这里的代码的话主要解决两个问题,就cloneBasicBlock函数进行的克隆并不是完全的克隆,第一它不会对操作数进行替换,比如:

orig:
  %a = ...
  %b = fadd %a, ...
 
clone:
  %a.clone = ...
  %b.clone = fadd %a, ... ; Note that this references the old %a and
not %a.clone!

在clone出来的基本块中,fadd指令的操作数不是%a.clone,而是a%,所以之后要通过VMap对所有操作数进行映射,使其恢复正常:

      BasicBlock::iterator ji = basicBlock->begin();
      for (BasicBlock::iterator i = alteredBB->begin(), e = alteredBB->end() ; i != e; ++i){
        // Loop over the operands of the instruction
        for(User::op_iterator opi = i->op_begin (), ope = i->op_end(); opi != ope; ++opi){
          // get the value for the operand
          Value *v = MapValue(*opi, VMap,  RF_NoModuleLevelChanges, 0);
          if (v != 0){
            *opi = v;
          }
        }

第二,它不会对PHI Node进行任何处理,PHI Node的前驱块仍是原始基本块的前驱块,但是新克隆出来的基本块没有任何前驱块,所以要对PHI Node的前驱块进行remap:

// Remap phi nodes' incoming blocks.

* * *

• **你的任务**
把上文以"第二,它不会对PHI Node"开头的那段改写成要点列表,保留其主要事实。

• **所示材料**
* * *

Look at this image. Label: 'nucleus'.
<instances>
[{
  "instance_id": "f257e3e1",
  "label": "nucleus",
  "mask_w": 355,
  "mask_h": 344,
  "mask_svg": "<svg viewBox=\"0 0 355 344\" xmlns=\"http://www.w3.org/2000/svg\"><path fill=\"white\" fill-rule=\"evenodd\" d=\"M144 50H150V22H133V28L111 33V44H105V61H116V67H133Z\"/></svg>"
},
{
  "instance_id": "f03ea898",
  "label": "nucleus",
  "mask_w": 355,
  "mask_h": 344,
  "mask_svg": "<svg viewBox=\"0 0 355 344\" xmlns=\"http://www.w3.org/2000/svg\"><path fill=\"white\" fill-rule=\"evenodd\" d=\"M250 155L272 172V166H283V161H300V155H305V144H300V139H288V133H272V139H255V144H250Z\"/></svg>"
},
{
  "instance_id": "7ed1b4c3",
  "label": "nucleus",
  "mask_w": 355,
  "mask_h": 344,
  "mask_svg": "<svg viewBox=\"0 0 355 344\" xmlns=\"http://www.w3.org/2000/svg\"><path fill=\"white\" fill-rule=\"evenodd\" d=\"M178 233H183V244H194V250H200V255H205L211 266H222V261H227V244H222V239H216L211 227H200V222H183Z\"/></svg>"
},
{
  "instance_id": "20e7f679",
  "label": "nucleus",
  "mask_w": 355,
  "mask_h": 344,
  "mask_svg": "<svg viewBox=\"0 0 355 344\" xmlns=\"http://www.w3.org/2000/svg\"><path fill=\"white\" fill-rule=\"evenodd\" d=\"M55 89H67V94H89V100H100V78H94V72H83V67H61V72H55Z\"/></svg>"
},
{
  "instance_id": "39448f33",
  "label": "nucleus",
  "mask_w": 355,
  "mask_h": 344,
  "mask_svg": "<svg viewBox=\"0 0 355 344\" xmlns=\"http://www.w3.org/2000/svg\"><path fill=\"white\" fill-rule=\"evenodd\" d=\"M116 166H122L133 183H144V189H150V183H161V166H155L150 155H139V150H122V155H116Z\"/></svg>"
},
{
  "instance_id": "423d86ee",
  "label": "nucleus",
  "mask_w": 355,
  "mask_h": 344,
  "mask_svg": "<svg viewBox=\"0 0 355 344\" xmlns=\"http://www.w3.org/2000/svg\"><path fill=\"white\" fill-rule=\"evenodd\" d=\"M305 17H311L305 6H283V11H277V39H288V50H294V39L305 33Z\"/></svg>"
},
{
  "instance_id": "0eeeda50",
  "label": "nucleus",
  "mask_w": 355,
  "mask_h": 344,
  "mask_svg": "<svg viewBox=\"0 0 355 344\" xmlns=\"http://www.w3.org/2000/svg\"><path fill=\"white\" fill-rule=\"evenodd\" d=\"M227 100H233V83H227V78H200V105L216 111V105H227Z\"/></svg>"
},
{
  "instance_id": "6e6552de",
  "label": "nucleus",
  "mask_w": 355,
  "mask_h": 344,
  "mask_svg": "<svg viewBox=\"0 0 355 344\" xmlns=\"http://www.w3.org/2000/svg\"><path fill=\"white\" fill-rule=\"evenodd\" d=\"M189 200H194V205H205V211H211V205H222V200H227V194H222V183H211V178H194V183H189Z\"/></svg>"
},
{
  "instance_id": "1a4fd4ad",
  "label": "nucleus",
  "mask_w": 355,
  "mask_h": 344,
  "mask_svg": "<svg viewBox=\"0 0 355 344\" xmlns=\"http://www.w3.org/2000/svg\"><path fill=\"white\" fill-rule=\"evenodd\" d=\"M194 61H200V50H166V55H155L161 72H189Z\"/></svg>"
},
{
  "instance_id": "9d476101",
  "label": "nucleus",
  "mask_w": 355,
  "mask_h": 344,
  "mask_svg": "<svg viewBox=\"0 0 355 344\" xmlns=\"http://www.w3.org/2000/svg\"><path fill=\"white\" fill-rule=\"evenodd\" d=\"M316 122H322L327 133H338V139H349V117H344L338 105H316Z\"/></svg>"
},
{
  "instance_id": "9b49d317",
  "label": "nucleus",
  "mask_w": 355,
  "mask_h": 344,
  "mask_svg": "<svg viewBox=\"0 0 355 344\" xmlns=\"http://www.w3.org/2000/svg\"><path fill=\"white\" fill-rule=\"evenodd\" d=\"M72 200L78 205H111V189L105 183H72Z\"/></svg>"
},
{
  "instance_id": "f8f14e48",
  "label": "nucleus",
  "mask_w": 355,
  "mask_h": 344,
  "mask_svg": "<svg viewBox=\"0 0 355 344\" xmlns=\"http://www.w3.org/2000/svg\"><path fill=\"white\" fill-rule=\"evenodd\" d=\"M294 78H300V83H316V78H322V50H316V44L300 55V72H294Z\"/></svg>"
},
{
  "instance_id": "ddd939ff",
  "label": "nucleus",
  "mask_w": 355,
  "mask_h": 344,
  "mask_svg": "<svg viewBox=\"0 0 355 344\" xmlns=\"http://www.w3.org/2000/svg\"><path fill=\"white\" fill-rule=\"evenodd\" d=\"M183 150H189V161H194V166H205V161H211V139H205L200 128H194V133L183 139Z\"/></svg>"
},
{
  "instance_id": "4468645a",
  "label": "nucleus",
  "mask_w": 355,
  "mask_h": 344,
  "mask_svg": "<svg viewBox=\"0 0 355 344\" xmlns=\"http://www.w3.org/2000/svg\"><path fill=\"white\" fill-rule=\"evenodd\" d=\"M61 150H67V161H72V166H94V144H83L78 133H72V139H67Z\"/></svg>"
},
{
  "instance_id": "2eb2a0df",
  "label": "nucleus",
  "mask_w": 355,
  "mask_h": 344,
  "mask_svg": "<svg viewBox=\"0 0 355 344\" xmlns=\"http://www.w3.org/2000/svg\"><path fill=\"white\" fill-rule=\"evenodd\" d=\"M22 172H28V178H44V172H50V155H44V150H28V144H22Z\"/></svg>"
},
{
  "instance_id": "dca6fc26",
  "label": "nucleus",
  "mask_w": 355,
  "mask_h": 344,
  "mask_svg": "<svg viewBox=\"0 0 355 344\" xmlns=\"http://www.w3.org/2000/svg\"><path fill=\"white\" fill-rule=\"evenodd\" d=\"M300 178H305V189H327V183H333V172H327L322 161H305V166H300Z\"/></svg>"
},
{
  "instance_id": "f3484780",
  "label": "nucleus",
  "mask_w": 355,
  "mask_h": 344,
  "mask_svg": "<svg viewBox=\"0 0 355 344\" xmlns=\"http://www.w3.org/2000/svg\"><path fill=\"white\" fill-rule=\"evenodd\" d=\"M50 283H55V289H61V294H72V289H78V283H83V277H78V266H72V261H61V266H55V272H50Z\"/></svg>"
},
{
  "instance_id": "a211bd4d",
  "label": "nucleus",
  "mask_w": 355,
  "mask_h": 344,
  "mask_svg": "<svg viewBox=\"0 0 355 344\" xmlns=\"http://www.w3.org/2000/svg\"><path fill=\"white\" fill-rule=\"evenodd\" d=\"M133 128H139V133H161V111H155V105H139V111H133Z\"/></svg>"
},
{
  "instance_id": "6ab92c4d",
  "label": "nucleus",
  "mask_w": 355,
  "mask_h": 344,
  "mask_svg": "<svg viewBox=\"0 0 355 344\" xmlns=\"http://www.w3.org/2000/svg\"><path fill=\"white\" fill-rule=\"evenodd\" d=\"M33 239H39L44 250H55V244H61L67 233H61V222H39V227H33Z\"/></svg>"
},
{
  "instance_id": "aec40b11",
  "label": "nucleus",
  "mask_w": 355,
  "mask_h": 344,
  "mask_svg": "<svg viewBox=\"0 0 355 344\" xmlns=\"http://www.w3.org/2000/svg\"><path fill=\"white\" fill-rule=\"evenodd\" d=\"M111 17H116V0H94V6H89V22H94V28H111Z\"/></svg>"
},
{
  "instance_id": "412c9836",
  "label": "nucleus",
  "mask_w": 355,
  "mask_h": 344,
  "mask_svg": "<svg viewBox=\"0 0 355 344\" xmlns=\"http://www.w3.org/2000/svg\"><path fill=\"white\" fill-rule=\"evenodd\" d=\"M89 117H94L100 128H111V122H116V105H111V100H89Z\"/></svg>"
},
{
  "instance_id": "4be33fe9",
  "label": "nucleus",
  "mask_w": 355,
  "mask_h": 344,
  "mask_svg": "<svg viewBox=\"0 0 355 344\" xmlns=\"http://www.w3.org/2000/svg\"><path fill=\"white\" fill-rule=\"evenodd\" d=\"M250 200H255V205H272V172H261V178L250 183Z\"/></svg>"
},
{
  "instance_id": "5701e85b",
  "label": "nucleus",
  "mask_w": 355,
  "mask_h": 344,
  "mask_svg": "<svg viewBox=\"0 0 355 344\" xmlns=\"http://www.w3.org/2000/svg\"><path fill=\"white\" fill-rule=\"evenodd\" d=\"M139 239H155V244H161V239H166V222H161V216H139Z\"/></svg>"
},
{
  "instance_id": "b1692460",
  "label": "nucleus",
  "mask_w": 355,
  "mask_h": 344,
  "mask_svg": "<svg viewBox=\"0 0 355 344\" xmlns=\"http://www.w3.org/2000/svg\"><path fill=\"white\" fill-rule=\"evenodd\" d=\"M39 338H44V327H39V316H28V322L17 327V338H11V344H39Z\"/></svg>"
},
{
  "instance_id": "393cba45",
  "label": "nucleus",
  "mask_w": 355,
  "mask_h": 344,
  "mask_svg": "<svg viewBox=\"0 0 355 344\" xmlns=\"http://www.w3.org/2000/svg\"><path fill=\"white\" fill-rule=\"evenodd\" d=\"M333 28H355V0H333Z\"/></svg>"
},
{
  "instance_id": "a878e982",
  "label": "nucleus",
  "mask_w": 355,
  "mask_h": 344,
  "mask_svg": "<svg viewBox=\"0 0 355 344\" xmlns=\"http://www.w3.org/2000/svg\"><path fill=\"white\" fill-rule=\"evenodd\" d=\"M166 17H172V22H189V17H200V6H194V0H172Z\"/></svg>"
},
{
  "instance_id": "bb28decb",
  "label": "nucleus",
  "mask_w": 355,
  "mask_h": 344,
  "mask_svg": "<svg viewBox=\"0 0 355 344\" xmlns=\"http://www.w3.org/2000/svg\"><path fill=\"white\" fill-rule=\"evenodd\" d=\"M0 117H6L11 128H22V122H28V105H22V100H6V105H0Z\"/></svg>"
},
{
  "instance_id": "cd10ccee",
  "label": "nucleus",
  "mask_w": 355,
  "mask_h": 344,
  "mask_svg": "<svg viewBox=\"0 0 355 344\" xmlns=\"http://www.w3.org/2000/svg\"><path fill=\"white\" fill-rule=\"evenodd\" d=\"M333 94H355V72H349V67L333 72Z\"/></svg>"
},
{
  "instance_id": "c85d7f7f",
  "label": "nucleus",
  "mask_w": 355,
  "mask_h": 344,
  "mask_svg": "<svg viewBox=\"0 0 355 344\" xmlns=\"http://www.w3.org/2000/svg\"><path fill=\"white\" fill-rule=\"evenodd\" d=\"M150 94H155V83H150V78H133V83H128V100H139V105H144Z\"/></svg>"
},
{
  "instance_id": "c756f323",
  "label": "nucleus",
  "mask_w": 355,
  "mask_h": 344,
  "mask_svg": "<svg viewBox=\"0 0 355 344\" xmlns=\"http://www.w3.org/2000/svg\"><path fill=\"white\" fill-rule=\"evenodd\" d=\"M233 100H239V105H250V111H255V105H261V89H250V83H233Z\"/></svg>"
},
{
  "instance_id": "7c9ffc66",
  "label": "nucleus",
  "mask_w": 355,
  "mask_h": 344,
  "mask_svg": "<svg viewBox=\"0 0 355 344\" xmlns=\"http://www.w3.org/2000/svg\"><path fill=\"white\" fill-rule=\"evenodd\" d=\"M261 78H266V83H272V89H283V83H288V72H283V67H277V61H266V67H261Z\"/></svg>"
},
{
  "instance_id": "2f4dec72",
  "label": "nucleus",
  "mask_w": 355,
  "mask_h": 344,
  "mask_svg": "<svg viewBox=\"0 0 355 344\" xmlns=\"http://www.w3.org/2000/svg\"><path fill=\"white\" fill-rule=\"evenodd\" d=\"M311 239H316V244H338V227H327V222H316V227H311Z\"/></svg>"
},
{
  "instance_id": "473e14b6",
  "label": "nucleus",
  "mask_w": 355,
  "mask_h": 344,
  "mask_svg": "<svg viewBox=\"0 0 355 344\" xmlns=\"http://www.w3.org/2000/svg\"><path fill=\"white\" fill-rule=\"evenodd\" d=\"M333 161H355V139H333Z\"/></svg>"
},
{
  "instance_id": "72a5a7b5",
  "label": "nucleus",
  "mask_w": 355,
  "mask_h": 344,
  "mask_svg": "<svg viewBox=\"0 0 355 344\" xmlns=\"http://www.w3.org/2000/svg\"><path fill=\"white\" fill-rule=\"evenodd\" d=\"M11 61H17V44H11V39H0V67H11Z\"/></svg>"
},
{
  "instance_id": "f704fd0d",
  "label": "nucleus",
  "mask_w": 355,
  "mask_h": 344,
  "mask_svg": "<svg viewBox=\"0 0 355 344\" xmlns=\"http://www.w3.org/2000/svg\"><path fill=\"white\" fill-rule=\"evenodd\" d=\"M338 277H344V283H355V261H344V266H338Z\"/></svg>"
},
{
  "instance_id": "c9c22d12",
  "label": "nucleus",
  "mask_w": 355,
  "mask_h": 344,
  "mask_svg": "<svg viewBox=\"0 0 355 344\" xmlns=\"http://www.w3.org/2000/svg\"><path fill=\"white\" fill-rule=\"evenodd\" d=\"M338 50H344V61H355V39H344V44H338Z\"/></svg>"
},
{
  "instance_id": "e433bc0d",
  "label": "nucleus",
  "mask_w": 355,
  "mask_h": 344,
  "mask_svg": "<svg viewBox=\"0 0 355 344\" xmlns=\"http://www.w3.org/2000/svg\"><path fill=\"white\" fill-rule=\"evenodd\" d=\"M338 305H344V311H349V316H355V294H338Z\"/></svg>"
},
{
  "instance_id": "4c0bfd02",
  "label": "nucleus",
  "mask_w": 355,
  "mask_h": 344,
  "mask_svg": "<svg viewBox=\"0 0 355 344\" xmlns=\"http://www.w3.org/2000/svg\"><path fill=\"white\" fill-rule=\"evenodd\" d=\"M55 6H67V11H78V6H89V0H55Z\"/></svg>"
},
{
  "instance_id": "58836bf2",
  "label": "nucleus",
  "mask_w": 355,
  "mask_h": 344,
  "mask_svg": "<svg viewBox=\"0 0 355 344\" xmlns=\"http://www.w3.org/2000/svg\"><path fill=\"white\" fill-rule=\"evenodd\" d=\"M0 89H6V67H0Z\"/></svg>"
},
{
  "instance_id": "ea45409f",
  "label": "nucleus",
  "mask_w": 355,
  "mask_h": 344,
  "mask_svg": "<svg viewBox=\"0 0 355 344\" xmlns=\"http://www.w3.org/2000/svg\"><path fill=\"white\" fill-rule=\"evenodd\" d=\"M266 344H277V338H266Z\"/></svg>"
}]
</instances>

* * *

• **练习答案**
- cloneBasicBlock 函数不会对 PHI Node 做任何处理。
- PHI Node 的前驱块仍是原始基本块的前驱块。
- 新克隆出来的基本块没有任何前驱块。
- 因此需要对 PHI Node 的前驱块进行 remap。